Political party

An organized group that has as its fundamental aim the attainment of political power and public office for its designated leaders. Usually, a political party will advertise a common commitment by its leaders and its membership to a set of political, social, economic and/or cultural values (an “ideology”) that distinguish it from other political parties and which supposedly provide the basis for the policies the party proposes to implement or maintain through its members who obtain public office. A political party differs from a pressure group in that a pressure group is primarily interested in influencing whatever government officials actually happen to be in office rather than in attaining office for its own leaders, and accordingly interest groups do not normally put forward candidates for public office under their own name (although they may sometimes endorse particular candidates put forward by party organizations). In a democracy, political parties primarily function as agencies for recruiting suitable candidates to run for elective office and for organizing and conducting election campaigns. They may also become important in selecting candidates for appointive political office when winning the election has provided the party's leaders with power to appoint new officials to the cabinet and other top policy-making positions in the government bureaucracy.

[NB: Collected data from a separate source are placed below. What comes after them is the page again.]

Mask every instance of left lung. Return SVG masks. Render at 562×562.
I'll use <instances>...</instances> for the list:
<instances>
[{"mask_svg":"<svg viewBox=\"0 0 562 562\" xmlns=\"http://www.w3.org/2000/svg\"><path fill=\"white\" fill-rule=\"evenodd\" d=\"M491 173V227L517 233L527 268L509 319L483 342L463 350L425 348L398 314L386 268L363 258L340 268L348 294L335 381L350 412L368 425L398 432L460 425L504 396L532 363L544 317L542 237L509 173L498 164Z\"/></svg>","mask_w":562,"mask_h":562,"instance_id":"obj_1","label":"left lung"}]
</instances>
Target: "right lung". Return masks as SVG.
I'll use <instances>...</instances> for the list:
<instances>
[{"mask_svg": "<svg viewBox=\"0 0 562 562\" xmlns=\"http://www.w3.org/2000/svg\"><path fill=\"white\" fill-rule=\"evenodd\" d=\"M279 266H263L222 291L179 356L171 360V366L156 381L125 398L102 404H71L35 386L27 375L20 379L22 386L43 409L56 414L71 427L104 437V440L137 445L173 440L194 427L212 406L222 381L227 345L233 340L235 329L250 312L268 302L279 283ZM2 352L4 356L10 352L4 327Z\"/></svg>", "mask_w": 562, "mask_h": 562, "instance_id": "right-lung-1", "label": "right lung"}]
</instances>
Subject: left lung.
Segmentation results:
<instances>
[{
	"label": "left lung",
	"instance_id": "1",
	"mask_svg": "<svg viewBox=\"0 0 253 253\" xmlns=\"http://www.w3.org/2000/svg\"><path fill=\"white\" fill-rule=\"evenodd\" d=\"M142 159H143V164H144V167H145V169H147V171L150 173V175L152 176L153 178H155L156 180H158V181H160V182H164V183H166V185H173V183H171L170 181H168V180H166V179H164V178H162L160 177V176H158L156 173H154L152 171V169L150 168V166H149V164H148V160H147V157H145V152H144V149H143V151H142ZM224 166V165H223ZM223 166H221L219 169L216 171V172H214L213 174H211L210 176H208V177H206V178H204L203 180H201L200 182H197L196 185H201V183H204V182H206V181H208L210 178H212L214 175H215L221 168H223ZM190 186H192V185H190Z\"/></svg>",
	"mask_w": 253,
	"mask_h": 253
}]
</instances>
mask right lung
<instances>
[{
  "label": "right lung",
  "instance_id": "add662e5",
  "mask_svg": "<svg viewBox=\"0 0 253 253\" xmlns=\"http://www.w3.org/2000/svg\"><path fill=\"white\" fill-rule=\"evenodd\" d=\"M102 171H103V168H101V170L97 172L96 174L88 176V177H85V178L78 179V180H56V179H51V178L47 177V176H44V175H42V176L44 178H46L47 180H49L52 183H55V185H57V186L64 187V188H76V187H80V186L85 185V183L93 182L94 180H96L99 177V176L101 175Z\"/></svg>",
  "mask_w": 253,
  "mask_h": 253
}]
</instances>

Political parties may also have another function as vehicles for coordinating the day to day activities and policy decisions of their elected and appointed office-holders so as to fulfill the party's policy platform, as for example, through an organized party caucus and a full-time party leadership machinery in the parliament or other legislative assembly. However, unless the national party organization is in a good position to reward its members for “voting the party line” after they have been elected to office or to punish them for failing to support the party platform, the party organization's preferences may often not be the most important influence on the policy decisions made by its supposed representatives. In the United States, neither the Democrat nor the Republican national convention (nor their standing national committees) have the power to deny renomination to their parties' uncooperative representatives in Congress so long as they can win renomination in local party primaries or party conventions back home in their states or districts. The national party organizations' financial contributions to the campaign expenses of Congressional candidates (and usually those of state and local party organizations as well) tend to account for only a rather small proportion of what candidates need to be re-elected, so the party leaderships' financial leverage over their parties' office holders tends to be quite limited as well. The dominant role of “seniority” in guaranteeing individual committee assignments and personal influence in the House and the Senate, as well as the fact that the House and Senate party leaderships are elected by their own House and Senate party caucuses rather than appointed by the national party organization, considerably insulate “non-conformist” representatives from retaliation by their national party organizations.